Hybrid is the new normal

And lastly, to my main point - cloud is by its very nature undefined (that's a good thing, but not for you Completer Finishers out there), and that means it could be, amongst other things, singular or plural. From where I sit @canopycloud I have yet to meet a customer that wants to use just one cloud leaf node: all customers (no exceptions) do not want to be restricted to one cloud island, they all want their cloud (yes, their cloud, because cloudiness is in the eye of the beholder) to be a hybrid of many clouds.

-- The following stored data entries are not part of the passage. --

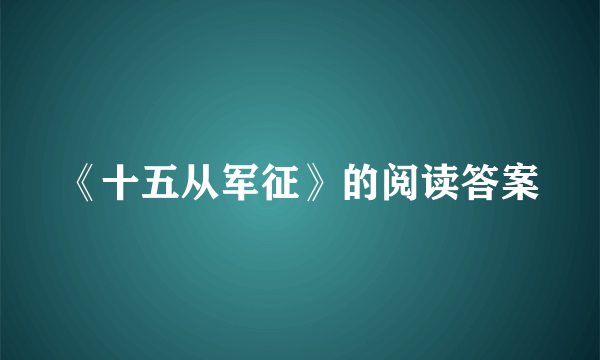 《十五从军征》的阅读答案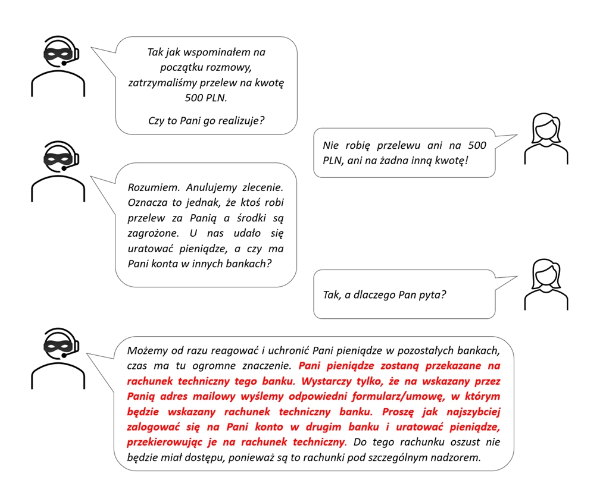 Tak jak wspominałem na początku rozmowy, zatrzymaliśmy przelew na kwotę 500 PLN.

Czy to Pani go realizuje?

Nie robię przelewu ani na 500 PLN, ani na żadna inną kwotę!

Rozumiem. Anulujemy zlecenie. Oznacza to jednak, że ktoś robi przelew za Panią a środki są zagrożone. U nas udało się uratować pieniądze, a czy ma Pani konta w innych bankach?

Tak, a dlaczego Pan pyta?

Możemy od razu reagować i uchronić Pani pieniądze w pozostałych bankach, czas ma tu ogromne znaczenie. Pani pieniądze zostaną przekazane na rachunek techniczny tego banku. Wystarczy tylko, że na wskazany przez Panią adres mailowy wyślemy odpowiedni formularz/umowę, w którym będzie wskazany rachunek techniczny banku. Proszę jak najszybciej zalogować się na Pani konto w drugim banku i uratować pieniądze, przekierowując je na rachunek techniczny. Do tego rachunku oszust nie będzie miał dostępu, ponieważ są to rachunki pod szczególnym nadzorem.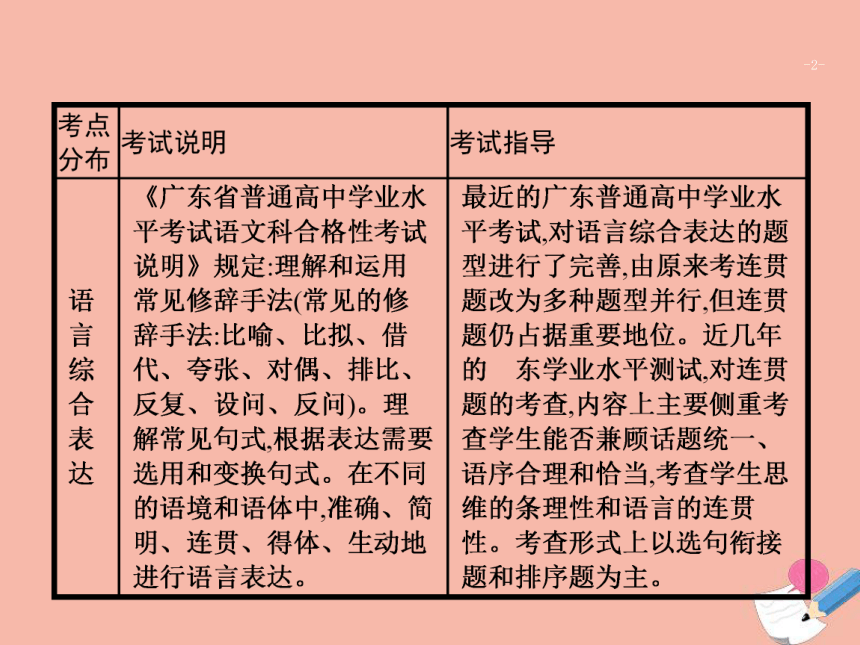 -2-

| 考点分布 | 考试说明 | 考试指导 |
|---|---|---|
| 语言综合表达 | 《广东省普通高中学业水平考试语文科合格性考试说明》规定:理解和运用常见修辞手法(常见的修辞手法:比喻、比拟、借代、夸张、对偶、排比、反复、设问、反问)。理解常见句式,根据表达需要选用和变换句式。在不同的语境和语体中,准确、简明、连贯、得体、生动地进行语言表达。 | 最近的广东普通高中学业水平考试,对语言综合表达的题型进行了完善,由原来考连贯题改为多种题型并行,但连贯题仍占据重要地位。近几年的 东学业水平测试,对连贯题的考查,内容上主要侧重考查学生能否兼顾话题统一、语序合理和恰当,考查学生思维的条理性和语言的连贯性。考查形式上以选句衔接题和排序题为主。 |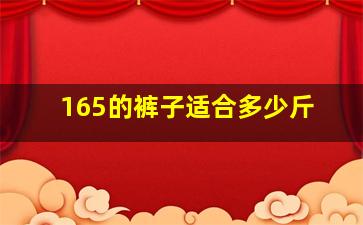 165的裤子适合多少斤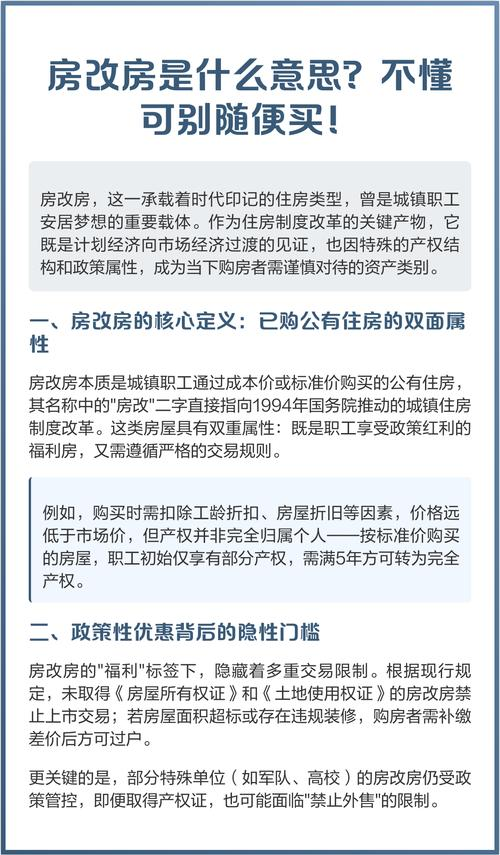 房改房是什么意思？不懂可别随便买！

房改房，这一承载着时代印记的住房类型，曾是城镇职工安居梦想的重要载体。作为住房制度改革的关键产物，它既是计划经济向市场经济过渡的见证，也因特殊的产权结构和政策属性，成为当下购房者需谨慎对待的资产类别。

一、房改房的核心定义：已购公有住房的双面属性

房改房本质是城镇职工通过成本价或标准价购买的公有住房，其名称中的"房改"二字直接指向1994年国务院推动的城镇住房制度改革。这类房屋具有双重属性：既是职工享受政策红利的福利房，又需遵循严格的交易规则。

例如，购买时需扣除工龄折扣、房屋折旧等因素，价格远低于市场价，但产权并非完全归属个人——按标准价购买的房屋，职工初始仅享有部分产权，需满5年方可转为完全产权。

二、政策性优惠背后的隐性门槛

房改房的"福利"标签下，隐藏着多重交易限制。根据现行规定，未取得《房屋所有权证》和《土地使用权证》的房改房禁止上市交易；若房屋面积超标或存在违规装修，购房者需补缴差价后方可过户。

更关键的是，部分特殊单位（如军队、高校）的房改房仍受政策管控，即便取得产权证，也可能面临"禁止外售"的限制。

And if everyone wants the same thing, and that thing becomes ubiquitous, the new normal, then there's no need to give it a special name anymore. All clouds can be plural, can be composite, and can be hybrid. There's no special magic anymore, it's a Must Have Feature (just depends on how, at the Demand Side - another topic for another day - you implement it).

Is it not the case that if your cloud is singular then it's like a yesterday cloud? If all the cool kids are composing their applications across multiple cloud targets, and the Old Timers are migrating their Cobol apps into clouds, then perhaps the new normal is Hybrid and instead we should drop the Hybrid and start highlighting "Monocloud" as the old normal?